Saturday, October 1, 2011

October: Time to Think Pink

I love giving gifts. There's something about thinking of someone else making them smile that brings me indescribable joy. I range all across the board from finding happiness in generous offerings to simple, inexpensive tokens of love. In the future I'll share some ways to simplify and organize your gift giving experiences, but today I am going to dig into something that's a bit nearer to my heart.

October is breast cancer awareness month. I lost my mother-in-law to breast cancer 9 months ago. It was devastating. It still feels fresh and her absence is very real in our lives. Recently my dear friend was diagnosed with breast cancer. It was painful to hear. She's young, has 3 beautiful children and is the picture of perfect health. Minus that awful tumor that was growing in her chest.

It changed me when I heard this. Her news prodded me to focus my lens on life.  All of the sudden things I had been distracted by disappeared into the background and the pieces in my life that were most important to me floated to the foreground. Meanwhile, I racked my brain for something we could DO for her. At the moment there wasn't something I could DO just yet, (no meals or playdates or help cleaning the house...just yet) so the day of her surgery, I dressed my girls and myself in pink and prayed for her all day long. That afternoon I dropped off a little pink bag with a few pink treasures inside and a mason jar full of pink flowers.  While I'm not usually an advocate for giving "stuff" -- I do remember how much those little tokens of thoughtfulness meant to my mother-in-law.

I have a great friend who once told me "if you're going to give a gift, gift a consumable". I can still hear her say that as she handed me a delicious jar of homemade jam.  That was my goal with this gifting experience: To gift things that could be used. Not little trinkety knick-knacks that would collect dust.

I have to admit, after dropping this on her porch, I felt a little better. Not a lot, but a bit.  Should you find yourself in a similar position, I thought I'd share with you my ideas for a "Pink Bag."

-- Pink thank you notes -- "when you are discouraged thinking all is lost, count your blessings!"
-- Pink lip balm -- "what we say becomes what we believe.
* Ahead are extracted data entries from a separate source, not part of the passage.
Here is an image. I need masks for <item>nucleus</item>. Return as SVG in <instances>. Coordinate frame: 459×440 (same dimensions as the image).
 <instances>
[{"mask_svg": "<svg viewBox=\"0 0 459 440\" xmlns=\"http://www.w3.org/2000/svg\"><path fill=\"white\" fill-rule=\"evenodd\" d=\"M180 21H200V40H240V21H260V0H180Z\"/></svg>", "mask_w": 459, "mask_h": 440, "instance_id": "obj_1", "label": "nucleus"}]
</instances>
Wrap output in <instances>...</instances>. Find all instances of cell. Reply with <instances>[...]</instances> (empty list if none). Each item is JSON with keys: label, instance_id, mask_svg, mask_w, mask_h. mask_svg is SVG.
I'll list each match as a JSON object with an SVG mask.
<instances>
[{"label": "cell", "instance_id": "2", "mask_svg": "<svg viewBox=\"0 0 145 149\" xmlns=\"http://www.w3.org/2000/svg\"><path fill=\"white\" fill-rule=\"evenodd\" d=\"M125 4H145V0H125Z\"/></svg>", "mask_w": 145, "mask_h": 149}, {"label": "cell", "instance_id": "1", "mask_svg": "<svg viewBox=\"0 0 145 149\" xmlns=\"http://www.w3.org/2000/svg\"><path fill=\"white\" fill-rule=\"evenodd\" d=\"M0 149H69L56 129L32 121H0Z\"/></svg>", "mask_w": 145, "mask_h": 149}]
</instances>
Talk yourself up. You are a survivor!"
-- Pink journal --"perhaps this is where you can record your journey. It's always good to vent, but even better to be able to see how far you've come."
-- Pink nail polish -- "Don't walk faster than you have the strength for..."
-- Pink hand lotion -- "Serving hands and a willing heart will be therapeutic for you. Let others serve you for the same reason."
-- Pink bottle of bubble bath -- "Truly allow your mind, body, and spirit the opportunity to RELAX."

One of my favorite clothing stores, DownEast, is selling pink shirts if you want to wear your support. My friend and former dorm-mate Chelsea is on their poster. This is her story (tissues necessary).

“She was not there at my high school graduation, when I married the man of my dreams, or after I bore my son. Unfortunately my mother was taken from me when I was a couple weeks shy of turning 13. She died at the young age of 53 after an extensive battle with breast cancer. Although it was 13 short years with my mother, I will always have her in my heart and remember the years that I was fortunate enough to call her mom. Although I do not have her here with me physically her legacy will live on. Her strength through a 5 year battle with cancer, her love for children as an elementary school teacher for 20 years, her patience with raising 6 children of her own. Sixteen years since her passing I still think of my mother every day. She is and always will be a part of me and has taught me to be stronger, show more love and to be extra patient. Thanks mom for the lessons you taught me. I look forward to many more years and lessons from you in heaven.”

{Photo and story snatched from Chelsea's blog. Thanks, Chels!}

To those of you who have lost loved ones to cancer, my heart goes out to you. To those of you battling with it, my prayers are with you.